━━━ Extracted records ━━━

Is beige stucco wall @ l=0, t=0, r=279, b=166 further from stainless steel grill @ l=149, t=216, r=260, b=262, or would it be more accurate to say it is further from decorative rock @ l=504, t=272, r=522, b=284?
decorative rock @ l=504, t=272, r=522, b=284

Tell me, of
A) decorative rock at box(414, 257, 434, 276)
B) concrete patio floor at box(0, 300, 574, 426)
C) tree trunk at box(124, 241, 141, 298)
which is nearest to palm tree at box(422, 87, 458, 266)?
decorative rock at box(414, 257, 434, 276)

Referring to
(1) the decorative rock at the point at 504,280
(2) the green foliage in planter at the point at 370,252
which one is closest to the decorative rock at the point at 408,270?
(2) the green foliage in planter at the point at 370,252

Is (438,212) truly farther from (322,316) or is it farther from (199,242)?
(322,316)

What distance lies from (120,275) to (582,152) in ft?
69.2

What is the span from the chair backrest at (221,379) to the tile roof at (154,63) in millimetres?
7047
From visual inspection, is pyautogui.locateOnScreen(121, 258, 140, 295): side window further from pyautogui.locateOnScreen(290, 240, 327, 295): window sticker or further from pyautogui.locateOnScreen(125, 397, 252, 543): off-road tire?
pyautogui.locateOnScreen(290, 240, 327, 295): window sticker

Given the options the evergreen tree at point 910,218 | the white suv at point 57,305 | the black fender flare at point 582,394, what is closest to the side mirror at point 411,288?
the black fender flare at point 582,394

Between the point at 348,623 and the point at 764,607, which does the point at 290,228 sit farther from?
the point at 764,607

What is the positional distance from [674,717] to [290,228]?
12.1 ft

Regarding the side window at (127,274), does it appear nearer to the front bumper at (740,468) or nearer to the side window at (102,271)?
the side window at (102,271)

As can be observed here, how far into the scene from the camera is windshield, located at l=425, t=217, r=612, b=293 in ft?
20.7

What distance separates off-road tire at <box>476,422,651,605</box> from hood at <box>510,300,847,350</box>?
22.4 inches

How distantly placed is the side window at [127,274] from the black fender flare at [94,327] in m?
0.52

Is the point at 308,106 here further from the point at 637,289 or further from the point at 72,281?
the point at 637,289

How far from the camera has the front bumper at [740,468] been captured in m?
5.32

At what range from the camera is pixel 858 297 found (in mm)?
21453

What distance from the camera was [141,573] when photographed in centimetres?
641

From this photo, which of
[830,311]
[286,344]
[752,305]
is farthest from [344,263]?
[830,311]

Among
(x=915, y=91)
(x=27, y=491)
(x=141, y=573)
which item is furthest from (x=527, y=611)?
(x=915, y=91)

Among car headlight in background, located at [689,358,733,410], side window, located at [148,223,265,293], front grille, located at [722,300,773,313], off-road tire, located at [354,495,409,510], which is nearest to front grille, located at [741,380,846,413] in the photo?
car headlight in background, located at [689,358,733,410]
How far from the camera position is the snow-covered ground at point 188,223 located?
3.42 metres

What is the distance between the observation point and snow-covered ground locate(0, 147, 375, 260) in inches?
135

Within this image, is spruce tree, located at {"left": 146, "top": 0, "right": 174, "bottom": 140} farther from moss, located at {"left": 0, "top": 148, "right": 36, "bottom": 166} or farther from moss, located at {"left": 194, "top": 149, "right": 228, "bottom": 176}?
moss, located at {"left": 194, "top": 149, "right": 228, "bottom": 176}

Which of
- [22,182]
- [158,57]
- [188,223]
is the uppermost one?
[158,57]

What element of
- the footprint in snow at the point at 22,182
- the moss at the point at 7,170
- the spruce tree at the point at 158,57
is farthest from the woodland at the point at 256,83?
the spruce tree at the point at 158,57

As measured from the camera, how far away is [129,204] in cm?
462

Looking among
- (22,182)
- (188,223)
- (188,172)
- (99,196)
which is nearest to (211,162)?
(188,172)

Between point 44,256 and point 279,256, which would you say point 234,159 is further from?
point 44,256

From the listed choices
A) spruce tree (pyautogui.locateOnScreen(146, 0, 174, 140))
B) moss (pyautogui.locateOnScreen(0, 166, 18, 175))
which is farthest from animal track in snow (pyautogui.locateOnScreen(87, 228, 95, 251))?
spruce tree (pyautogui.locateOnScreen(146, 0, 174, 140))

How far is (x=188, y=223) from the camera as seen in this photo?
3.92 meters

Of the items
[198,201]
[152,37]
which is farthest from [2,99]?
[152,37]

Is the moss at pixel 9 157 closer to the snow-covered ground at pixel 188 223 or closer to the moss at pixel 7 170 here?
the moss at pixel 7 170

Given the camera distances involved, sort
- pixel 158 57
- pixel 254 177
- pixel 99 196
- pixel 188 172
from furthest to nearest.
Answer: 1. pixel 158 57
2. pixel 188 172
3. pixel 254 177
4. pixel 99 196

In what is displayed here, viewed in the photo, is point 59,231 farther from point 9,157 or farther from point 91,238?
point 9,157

━━━

(Stated problem)
Print every record above word for word, from the first line through the last, without changing anything.

(Response to the task)
Is beige stucco wall @ l=0, t=0, r=279, b=166 further from stainless steel grill @ l=149, t=216, r=260, b=262, or would it be more accurate to say it is further from decorative rock @ l=504, t=272, r=522, b=284?
decorative rock @ l=504, t=272, r=522, b=284

Tell me, of
A) decorative rock at box(414, 257, 434, 276)
B) concrete patio floor at box(0, 300, 574, 426)
C) tree trunk at box(124, 241, 141, 298)
which is nearest to palm tree at box(422, 87, 458, 266)?
decorative rock at box(414, 257, 434, 276)

Referring to
(1) the decorative rock at the point at 504,280
(2) the green foliage in planter at the point at 370,252
which one is closest to the decorative rock at the point at 408,270?
(2) the green foliage in planter at the point at 370,252

Is (438,212) truly farther from (322,316) or is it farther from (199,242)?
(322,316)

What distance lies from (120,275) to (582,152) in ft?
69.2

What is the span from the chair backrest at (221,379) to the tile roof at (154,63) in millimetres?
7047
From visual inspection, is pyautogui.locateOnScreen(121, 258, 140, 295): side window further from pyautogui.locateOnScreen(290, 240, 327, 295): window sticker or further from pyautogui.locateOnScreen(125, 397, 252, 543): off-road tire?
pyautogui.locateOnScreen(290, 240, 327, 295): window sticker

Given the options the evergreen tree at point 910,218 | the white suv at point 57,305 | the black fender flare at point 582,394, what is closest to the side mirror at point 411,288?
the black fender flare at point 582,394

Between the point at 348,623 and the point at 764,607, which does the point at 290,228 sit farther from?
the point at 764,607

What is the positional distance from [674,717] to [290,228]?
12.1 ft

Regarding the side window at (127,274), does it appear nearer to the front bumper at (740,468) or nearer to the side window at (102,271)?
the side window at (102,271)

As can be observed here, how far into the scene from the camera is windshield, located at l=425, t=217, r=612, b=293 in ft?
20.7

What distance separates off-road tire at <box>476,422,651,605</box> from hood at <box>510,300,847,350</box>?
22.4 inches

How distantly placed is the side window at [127,274] from the black fender flare at [94,327] in m?
0.52

Is the point at 308,106 here further from the point at 637,289 or further from the point at 72,281?
the point at 637,289

How far from the camera has the front bumper at [740,468] been captured in m?
5.32

At what range from the camera is pixel 858 297 found (in mm)?
21453

What distance from the camera was [141,573] when photographed in centimetres?
641

From this photo, which of
[830,311]
[286,344]
[752,305]
is farthest from [344,263]?
[830,311]

Among
(x=915, y=91)
(x=27, y=491)
(x=141, y=573)
which item is furthest from (x=527, y=611)?
(x=915, y=91)

Among car headlight in background, located at [689,358,733,410], side window, located at [148,223,265,293], front grille, located at [722,300,773,313], off-road tire, located at [354,495,409,510], which is nearest to front grille, located at [741,380,846,413] in the photo?
car headlight in background, located at [689,358,733,410]
How far from the camera position is the snow-covered ground at point 188,223 located?
3.42 metres

What is the distance between the observation point and snow-covered ground locate(0, 147, 375, 260) in inches?
135

Within this image, is spruce tree, located at {"left": 146, "top": 0, "right": 174, "bottom": 140} farther from moss, located at {"left": 0, "top": 148, "right": 36, "bottom": 166} or farther from moss, located at {"left": 194, "top": 149, "right": 228, "bottom": 176}?
moss, located at {"left": 194, "top": 149, "right": 228, "bottom": 176}

Which of
- [22,182]
- [158,57]
- [188,223]
is the uppermost one?
[158,57]

What element of
- the footprint in snow at the point at 22,182
- the moss at the point at 7,170
- the spruce tree at the point at 158,57
is farthest from the woodland at the point at 256,83?
the spruce tree at the point at 158,57

As measured from the camera, how far away is [129,204] in cm?
462

Looking among
- (22,182)
- (188,223)
- (188,172)
- (99,196)
which is nearest to (211,162)?
(188,172)

Between point 44,256 and point 279,256, which would you say point 234,159 is further from?
point 44,256

From the listed choices
A) spruce tree (pyautogui.locateOnScreen(146, 0, 174, 140))
B) moss (pyautogui.locateOnScreen(0, 166, 18, 175))
which is farthest from animal track in snow (pyautogui.locateOnScreen(87, 228, 95, 251))?
spruce tree (pyautogui.locateOnScreen(146, 0, 174, 140))

How far is (x=188, y=223) from the camera as seen in this photo?
3.92 meters

Of the items
[198,201]
[152,37]
which is farthest from [2,99]?
[152,37]

Is the moss at pixel 9 157 closer to the snow-covered ground at pixel 188 223 or closer to the moss at pixel 7 170 here?
the moss at pixel 7 170

Given the camera distances involved, sort
- pixel 158 57
- pixel 254 177
- pixel 99 196
- pixel 188 172
from furthest to nearest.
Answer: 1. pixel 158 57
2. pixel 188 172
3. pixel 254 177
4. pixel 99 196

In what is displayed here, viewed in the photo, is point 59,231 farther from point 9,157 or farther from point 91,238?
point 9,157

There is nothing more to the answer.